In the carcinogenicity study of weeks with mesulergine at doses of 0. The typical appearance of this tumor and the precursor lesion, namely focal and diffuse LC hyperplasia, is shown in Fig.
Bromocriptine – Wikipedia
The seminiferous tubules are partly atrophic, which may be due both to pressure produced by the large LC tumors and the disturbed endocrine regulation. Leydig cell hyperplasia one focus in the center of the figure and adenomas one seen on the right side of the figure of the testis of a Kfm: WIST rat treated in feed for weeks with 1.
The occurrence of variants of LC tumors did not change the final assessment that the syndrome appears to be rat-specific, which was confirmed by members of a workshop on rodent LC adenomas and human relevance Similar changes are not found in other laboratory animal species or man. Increased LH levels in men are seen e. Other drugs—such as busereline, carbamazepine, cimetidine, finasteride, flutamide, gemfibrozil, histrelin, hydralazine, indomethacin, isradipine, lactitol, leuprolide, metronidazole, mesulergine, nafarelin, norprolac, and vidarabine—may also disturb the closed-loop feedback mechanism of the hypothalamo-hypophyseal-gonadal axis Although the precise cause of the perturbation may vary depending on the drug type, the end result appears to be similar 26 However for new drug candidates the hypothesis of a hormonal disturbance in laboratory animals needs to be proven on a case-by-case basis Tumors of the pituitary are frequent in rodent bioassays, sometimes in a dose-dependent manner, suggesting a causal relationship with treatment.

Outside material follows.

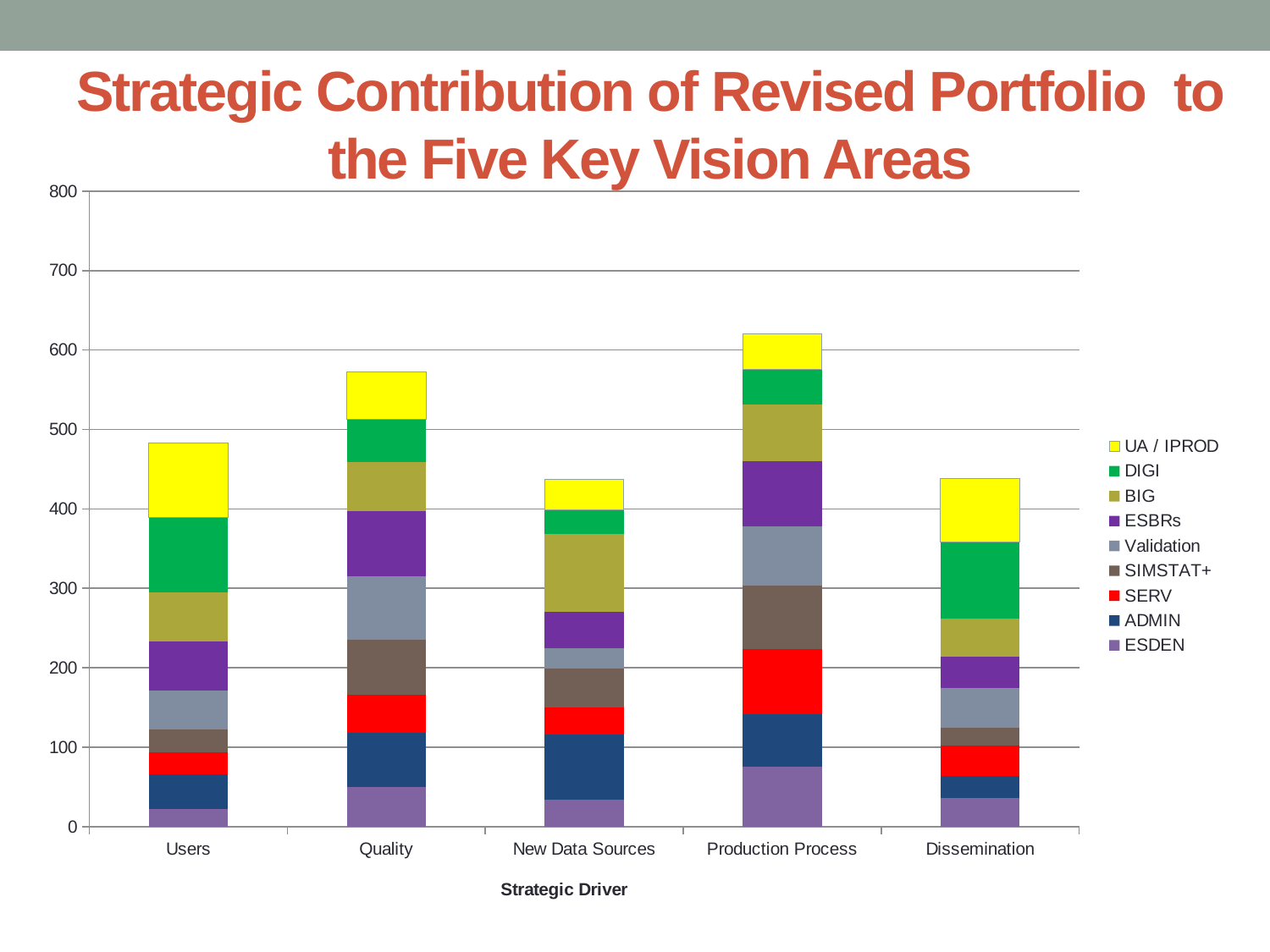
Which has the larger total, Production Process or Dissemination? Production Process What is the title of the x axis? Strategic Driver How many series does the chart's legend list? 9 Which has the larger total, Quality or Users? Quality How many categories are shown on the x axis of the chart? 5 Is the total for Production Process greater or less than 600? greater Which series is listed first (at the top) in the legend? UA / IPROD Is the total for Users greater or less than 500? less What kind of chart is shown on the slide? Stacked bar chart Is the total for New Data Sources greater or less than 500? less Which strategic driver has the tallest stacked bar? Production Process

The following case triggered a number of additional investigations, but could not be completely resolved regarding the MoA. However, biomarkers identified during the various steps of addressing the APF allowed monitoring of man for the corresponding disturbance and allaying concern. In addition, clinical data—the drug was on the market for many years prior to the tumor finding—did not reveal any evidence that these rat pituitary tumors were relevant to man.
Salmon and porcine calcitonin are calcium-lowering hormones used e. The drugs are also used for many other indications, often off-label, and therefore an increased incidence of tumors in the pars distalis of the pituitary in rats treated for 52 weeks with subcutaneous doses of 1.

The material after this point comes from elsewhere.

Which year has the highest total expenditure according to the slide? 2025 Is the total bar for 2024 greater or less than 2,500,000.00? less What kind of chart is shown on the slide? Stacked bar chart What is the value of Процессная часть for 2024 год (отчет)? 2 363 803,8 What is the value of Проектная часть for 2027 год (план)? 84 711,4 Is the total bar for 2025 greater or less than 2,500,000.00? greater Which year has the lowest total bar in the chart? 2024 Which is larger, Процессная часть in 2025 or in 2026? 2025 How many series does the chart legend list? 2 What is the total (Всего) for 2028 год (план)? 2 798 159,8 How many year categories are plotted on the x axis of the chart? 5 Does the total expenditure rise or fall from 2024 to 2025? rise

Pituitary tumors were seen in male rats at all doses and pituitary hyperplasic foci in female rats at the high dose In a follow-up study these tumors were found to be non-functioning, that is the serum levels of traditional pituitary hormones were not significantly altered with exception of a two-fold increase of TSH. After many years of repeated investigations it can be concluded that the drugs are safe.

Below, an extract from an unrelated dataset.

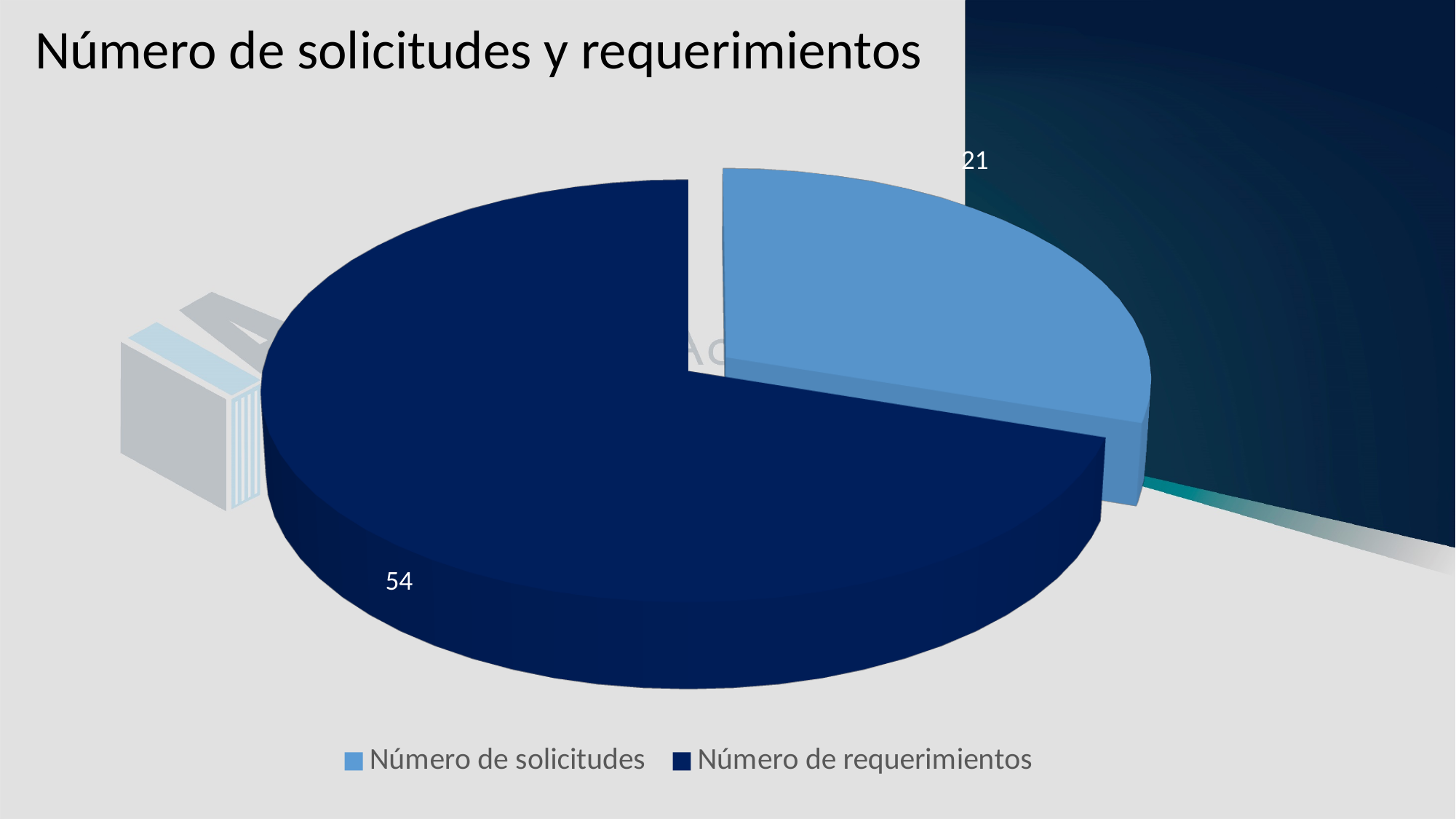
What is the total of the two values shown in the pie chart? 75 What kind of chart is shown on the slide? Pie chart How many entries does the legend list? 2 Which category has the smallest slice of the pie? Número de solicitudes What is the value for Número de requerimientos? 54 Which category has the largest slice of the pie? Número de requerimientos How many slices does the pie chart have? 2 Which is larger, Número de solicitudes or Número de requerimientos? Número de requerimientos What is the difference between Número de requerimientos and Número de solicitudes? 33 What is the value for Número de solicitudes? 21 What is the title of the chart? Número de solicitudes y requerimientos What share of the total does Número de requerimientos represent? 72%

It is important to carefully examine the early short-term studies for heart lesions 33though this does not replace functional testing, mostly measurement of the QT time see first part of this review. Drug candidates can exert their toxicity via a direct action on myocytes, e.
Depending on the species, cardiotoxicity can manifest itself in different parts of the heart. This can possibly be explained by differences of the atrial vascularization: Minipigs are right coronary artery predominant, while the left coronary artery is dominant in most other species.
As heart and skeletal muscles are partly significantly different 35skeletal statin myopathies are generally not associated with significant cardiac toxicity 36 — However, there is evidence that besides having a cardioprotective effect, statins may also be cardiotoxic 39 — In addition, it is suspected that agonists of peroxisome bromoctiptine activated receptors PPAR may not only cause rhabdomyolysis, but also adversely affect the heart see section on PPAR agonists below.